PROBLEM STATEMENT:
Would you please output the lines of the data below from the one containing "genus: Melospiza" to the end, exactly and with nothing added?

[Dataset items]
■ ■ ■ ■ ■ ■ ■

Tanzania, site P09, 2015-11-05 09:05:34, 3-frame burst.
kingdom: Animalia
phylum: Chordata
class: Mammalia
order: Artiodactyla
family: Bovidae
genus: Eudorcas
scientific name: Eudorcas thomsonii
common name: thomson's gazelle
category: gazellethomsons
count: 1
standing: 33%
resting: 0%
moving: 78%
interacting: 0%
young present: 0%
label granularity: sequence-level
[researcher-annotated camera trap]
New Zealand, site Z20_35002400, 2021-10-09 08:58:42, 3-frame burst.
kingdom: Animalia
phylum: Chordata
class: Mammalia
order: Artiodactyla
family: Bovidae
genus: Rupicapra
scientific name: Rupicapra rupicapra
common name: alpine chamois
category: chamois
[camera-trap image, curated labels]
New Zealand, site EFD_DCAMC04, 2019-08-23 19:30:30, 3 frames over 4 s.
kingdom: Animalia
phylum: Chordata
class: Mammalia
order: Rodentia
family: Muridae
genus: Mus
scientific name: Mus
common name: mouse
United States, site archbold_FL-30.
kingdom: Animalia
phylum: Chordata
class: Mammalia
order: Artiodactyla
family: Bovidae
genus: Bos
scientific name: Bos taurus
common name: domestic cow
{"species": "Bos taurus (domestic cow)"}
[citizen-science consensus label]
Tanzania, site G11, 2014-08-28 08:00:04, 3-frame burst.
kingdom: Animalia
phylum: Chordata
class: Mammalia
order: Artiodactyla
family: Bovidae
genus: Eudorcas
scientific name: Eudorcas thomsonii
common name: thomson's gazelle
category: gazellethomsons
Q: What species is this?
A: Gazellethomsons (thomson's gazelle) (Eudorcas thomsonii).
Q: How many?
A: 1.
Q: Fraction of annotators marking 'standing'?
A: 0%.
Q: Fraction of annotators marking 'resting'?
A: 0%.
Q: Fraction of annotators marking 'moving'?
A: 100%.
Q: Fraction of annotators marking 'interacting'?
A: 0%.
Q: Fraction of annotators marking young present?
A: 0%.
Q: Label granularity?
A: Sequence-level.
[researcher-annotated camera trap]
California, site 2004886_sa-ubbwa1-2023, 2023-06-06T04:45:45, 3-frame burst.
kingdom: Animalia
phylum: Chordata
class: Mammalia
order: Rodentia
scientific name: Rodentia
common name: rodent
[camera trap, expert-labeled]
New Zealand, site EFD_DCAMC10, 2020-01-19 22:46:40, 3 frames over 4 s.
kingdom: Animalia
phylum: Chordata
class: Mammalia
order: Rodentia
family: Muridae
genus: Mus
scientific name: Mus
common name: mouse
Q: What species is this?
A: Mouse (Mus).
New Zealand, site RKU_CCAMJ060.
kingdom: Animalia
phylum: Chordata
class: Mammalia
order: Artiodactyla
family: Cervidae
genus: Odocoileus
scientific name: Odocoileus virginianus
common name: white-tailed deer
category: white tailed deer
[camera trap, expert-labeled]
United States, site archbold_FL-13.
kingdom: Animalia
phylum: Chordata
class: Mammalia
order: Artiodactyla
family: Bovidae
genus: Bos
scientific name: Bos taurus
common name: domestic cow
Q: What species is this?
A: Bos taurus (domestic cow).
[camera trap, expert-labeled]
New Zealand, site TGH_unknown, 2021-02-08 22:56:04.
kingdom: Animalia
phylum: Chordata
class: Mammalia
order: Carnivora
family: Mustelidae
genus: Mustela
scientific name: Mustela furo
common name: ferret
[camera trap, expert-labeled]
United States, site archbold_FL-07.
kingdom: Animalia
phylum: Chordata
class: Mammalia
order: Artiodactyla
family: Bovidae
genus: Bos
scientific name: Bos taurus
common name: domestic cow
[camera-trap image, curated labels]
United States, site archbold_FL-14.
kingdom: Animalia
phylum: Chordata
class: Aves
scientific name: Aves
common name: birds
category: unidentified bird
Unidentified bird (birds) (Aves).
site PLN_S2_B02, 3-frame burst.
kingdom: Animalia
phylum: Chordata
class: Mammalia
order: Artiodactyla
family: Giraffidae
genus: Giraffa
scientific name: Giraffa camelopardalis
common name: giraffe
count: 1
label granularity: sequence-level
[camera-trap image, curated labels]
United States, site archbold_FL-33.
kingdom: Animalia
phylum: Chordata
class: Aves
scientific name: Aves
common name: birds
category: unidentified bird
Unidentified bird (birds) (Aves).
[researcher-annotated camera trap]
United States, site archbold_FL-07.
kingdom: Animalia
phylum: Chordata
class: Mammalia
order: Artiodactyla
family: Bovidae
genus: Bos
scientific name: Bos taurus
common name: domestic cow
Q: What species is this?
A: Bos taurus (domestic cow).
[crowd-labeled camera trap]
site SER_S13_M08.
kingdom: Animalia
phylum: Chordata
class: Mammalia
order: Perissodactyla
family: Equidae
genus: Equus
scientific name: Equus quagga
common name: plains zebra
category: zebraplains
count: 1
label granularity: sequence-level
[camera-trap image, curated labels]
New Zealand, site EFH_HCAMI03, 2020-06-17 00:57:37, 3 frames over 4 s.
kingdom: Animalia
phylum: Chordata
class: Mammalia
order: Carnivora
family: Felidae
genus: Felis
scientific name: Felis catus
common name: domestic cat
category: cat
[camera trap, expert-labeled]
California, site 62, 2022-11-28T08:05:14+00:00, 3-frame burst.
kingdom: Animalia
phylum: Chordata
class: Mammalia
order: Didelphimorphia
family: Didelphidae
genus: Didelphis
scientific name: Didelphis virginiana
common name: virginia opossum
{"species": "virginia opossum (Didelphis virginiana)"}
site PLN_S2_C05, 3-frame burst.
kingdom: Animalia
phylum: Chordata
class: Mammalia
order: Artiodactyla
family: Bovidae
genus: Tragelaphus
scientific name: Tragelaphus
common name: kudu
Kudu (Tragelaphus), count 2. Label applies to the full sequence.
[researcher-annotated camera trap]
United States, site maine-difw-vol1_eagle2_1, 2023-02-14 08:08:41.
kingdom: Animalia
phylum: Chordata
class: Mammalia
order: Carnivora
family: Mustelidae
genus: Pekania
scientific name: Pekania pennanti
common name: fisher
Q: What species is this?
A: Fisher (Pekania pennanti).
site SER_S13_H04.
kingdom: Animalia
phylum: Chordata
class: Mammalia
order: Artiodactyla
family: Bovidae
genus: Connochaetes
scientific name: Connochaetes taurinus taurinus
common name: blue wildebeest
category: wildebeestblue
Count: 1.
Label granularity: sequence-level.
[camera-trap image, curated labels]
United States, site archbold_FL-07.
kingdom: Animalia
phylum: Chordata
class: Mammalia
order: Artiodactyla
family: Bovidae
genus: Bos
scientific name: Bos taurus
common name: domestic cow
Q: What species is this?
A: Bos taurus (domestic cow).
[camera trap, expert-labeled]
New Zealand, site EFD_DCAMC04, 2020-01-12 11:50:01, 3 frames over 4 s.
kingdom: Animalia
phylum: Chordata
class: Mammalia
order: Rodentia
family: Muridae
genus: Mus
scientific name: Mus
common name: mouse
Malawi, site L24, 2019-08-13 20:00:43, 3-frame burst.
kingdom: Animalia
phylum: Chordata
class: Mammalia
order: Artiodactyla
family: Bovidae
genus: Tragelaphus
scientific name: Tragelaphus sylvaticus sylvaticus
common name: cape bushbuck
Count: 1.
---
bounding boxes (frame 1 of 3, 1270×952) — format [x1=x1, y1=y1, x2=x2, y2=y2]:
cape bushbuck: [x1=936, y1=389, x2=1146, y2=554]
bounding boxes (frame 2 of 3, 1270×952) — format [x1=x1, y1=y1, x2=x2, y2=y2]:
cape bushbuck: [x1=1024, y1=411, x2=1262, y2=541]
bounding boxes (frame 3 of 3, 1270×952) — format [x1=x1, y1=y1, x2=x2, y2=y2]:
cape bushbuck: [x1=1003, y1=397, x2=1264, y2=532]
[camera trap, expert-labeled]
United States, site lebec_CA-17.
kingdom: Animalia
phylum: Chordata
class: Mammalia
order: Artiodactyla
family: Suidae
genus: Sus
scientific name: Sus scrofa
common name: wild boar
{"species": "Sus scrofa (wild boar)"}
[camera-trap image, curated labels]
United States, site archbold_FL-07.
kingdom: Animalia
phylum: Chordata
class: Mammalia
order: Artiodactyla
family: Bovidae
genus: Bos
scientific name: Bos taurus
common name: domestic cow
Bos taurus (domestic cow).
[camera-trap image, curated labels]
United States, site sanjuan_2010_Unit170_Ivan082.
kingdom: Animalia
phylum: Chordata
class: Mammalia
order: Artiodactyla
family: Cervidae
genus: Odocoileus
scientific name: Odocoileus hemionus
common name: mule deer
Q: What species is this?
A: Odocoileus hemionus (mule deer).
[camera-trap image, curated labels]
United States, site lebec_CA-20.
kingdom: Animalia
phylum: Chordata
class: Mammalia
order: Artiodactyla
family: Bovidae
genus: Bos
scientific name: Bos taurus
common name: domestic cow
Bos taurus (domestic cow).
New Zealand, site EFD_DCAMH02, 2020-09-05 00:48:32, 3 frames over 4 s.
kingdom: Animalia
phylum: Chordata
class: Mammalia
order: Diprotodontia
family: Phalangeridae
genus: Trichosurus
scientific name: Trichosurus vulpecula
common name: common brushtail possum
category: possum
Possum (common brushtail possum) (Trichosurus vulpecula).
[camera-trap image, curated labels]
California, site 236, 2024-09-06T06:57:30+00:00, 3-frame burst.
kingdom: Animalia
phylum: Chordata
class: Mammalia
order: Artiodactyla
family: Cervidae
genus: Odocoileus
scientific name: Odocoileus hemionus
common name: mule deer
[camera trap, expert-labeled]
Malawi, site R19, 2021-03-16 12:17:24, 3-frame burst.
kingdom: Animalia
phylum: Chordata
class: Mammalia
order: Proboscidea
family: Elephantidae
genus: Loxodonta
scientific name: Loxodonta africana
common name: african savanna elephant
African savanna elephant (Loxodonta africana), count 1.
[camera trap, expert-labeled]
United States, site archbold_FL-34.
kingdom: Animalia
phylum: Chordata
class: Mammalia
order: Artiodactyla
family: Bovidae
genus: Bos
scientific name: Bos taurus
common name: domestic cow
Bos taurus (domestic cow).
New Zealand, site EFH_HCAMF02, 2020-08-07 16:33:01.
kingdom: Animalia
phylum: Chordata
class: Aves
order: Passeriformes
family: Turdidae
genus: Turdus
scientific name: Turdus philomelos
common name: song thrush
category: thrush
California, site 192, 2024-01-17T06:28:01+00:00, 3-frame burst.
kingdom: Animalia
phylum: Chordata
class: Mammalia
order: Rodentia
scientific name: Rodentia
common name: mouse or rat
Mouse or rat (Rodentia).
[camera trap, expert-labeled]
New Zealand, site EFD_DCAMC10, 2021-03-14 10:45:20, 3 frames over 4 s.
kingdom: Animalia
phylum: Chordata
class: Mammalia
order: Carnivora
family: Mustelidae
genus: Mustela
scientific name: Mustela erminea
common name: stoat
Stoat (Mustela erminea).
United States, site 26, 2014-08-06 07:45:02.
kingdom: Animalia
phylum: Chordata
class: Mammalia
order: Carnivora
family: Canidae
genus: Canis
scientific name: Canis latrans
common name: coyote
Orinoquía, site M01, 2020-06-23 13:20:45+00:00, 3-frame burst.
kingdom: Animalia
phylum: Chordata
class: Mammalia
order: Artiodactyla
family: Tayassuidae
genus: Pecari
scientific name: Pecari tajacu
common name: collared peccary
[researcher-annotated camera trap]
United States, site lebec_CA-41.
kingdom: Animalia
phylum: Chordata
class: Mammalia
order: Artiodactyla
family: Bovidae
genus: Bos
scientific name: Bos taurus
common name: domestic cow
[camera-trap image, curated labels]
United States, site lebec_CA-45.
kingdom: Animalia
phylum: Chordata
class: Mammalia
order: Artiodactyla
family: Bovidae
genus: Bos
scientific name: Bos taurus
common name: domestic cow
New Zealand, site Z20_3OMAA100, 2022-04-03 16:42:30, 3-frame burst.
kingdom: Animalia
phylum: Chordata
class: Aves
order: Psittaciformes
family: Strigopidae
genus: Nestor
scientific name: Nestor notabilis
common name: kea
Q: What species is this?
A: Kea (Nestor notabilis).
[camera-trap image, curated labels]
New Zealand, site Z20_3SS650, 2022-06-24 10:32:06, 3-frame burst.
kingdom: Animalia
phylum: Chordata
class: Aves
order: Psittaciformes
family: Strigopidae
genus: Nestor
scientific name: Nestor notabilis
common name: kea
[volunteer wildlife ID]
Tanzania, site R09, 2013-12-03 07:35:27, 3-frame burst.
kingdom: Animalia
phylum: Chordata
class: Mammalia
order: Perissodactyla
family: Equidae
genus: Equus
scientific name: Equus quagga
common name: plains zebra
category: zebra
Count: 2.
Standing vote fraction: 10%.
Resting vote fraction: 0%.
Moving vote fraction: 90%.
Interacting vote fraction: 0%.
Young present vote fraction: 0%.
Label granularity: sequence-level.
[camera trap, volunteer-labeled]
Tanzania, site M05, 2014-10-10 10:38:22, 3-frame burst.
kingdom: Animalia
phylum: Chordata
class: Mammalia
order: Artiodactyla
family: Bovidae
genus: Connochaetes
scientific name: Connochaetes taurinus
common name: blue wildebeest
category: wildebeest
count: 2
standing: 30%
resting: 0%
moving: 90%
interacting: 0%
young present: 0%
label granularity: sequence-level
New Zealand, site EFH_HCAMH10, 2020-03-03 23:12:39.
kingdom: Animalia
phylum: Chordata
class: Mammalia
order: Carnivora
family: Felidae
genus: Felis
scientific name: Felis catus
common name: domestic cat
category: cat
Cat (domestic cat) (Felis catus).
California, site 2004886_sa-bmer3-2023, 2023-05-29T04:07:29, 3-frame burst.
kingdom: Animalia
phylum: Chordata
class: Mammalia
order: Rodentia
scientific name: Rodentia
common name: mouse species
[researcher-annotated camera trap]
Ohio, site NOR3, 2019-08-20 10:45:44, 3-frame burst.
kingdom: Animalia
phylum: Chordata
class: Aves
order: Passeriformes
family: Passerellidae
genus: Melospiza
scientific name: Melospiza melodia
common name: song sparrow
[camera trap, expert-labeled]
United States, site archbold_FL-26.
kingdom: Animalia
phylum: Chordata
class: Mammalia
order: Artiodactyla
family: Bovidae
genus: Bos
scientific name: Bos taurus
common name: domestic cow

■ ■ ■ ■ ■ ■ ■

RESPONSE BOX:
genus: Melospiza
scientific name: Melospiza melodia
common name: song sparrow
[camera trap, expert-labeled]
United States, site archbold_FL-26.
kingdom: Animalia
phylum: Chordata
class: Mammalia
order: Artiodactyla
family: Bovidae
genus: Bos
scientific name: Bos taurus
common name: domestic cow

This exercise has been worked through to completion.